Alain FAURIE rend compte d'une réunion qui s'est déroulée ce jour à la mairie de Cognac au sujet de l'avenir du projet de construction de l'hôpital de Cognac. Après un rappel détaillé des faits, il souligne les deux principaux enjeux des prochaines semaines afin que les travaux reprennent :

•  rassembler 900 000 € pour boucler le budget investissement ;

•  trouver des solutions afin de diminuer les coûts de fonctionnement, l'Agence Régionale de l'Hospitalisation menaçant de refuser de continuer à combler les déficits annuels.

Le maire insiste sur le fait qu'il est important que les acteurs politiques locaux se mobilisent afin d'obtenir le soutien des hautes autorités. Il se propose de réfléchir à la rédaction d'une motion autour d'une action sur le pôle santé de Cognac.

Le conseil municipal, après en avoir débattu, par 18 voix pour, 0 voix contre, 0 abstention,

DECIDE

•  d'autoriser le maire à préparer une motion à présenter au cours d'une prochaine séance de conseil municipal.

 

XI- Ouvertures de crédits.

Le maire propose au conseil municipal d'ouvrir des crédits en investissement et en fonctionnement afin de pouvoir faire face à des dépenses qui doivent être mandatées avant le vote du budget.
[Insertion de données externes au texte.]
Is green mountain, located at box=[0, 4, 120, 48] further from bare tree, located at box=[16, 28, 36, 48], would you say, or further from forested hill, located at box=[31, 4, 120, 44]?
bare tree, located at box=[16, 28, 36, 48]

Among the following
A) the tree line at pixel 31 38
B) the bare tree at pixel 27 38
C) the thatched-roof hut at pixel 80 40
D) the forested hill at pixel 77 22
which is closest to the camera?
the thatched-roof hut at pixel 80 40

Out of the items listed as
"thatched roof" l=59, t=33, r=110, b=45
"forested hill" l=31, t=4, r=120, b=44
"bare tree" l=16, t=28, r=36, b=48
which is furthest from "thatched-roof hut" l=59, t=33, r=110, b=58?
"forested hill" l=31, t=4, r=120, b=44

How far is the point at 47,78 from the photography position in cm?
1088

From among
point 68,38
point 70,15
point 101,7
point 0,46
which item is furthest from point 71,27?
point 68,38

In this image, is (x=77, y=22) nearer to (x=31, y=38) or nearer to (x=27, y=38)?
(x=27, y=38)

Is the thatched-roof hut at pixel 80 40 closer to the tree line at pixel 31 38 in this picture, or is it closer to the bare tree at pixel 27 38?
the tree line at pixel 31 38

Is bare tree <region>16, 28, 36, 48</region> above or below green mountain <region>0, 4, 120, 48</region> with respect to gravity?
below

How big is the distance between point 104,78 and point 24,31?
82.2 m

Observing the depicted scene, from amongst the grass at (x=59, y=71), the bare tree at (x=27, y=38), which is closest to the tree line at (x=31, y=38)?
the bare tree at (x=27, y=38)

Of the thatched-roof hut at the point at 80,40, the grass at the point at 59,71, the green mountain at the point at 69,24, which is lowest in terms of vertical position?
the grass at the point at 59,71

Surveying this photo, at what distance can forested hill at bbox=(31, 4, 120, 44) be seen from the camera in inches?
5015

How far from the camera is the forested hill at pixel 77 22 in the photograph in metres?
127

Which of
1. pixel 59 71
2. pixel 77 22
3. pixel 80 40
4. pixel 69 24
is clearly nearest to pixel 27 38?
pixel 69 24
Il s'agit de verser la cotisation RASED 2008 pour laquelle la facture a été reçue tardivement fin 2008. De plus, il est nécessaire d'ouvrir des crédits d'investissement sur le budget annexe assainissement.

Le conseil municipal, après en avoir débattu, par 18 voix pour, 0 voix contre, 0 abstention,

DECIDE

•  d'ouvrir les crédits suivants :

•  budget général au compte 6554 : 1701 €

•  budget assainissement au compte 2315-104 : 2200 € et au compte 2313-105 : 500 € ;

•  que ces sommes seront inscrites lors du vote du budget primitif 2009

Les comptes-rendus des conseils municipaux sont disponibles à la mairie.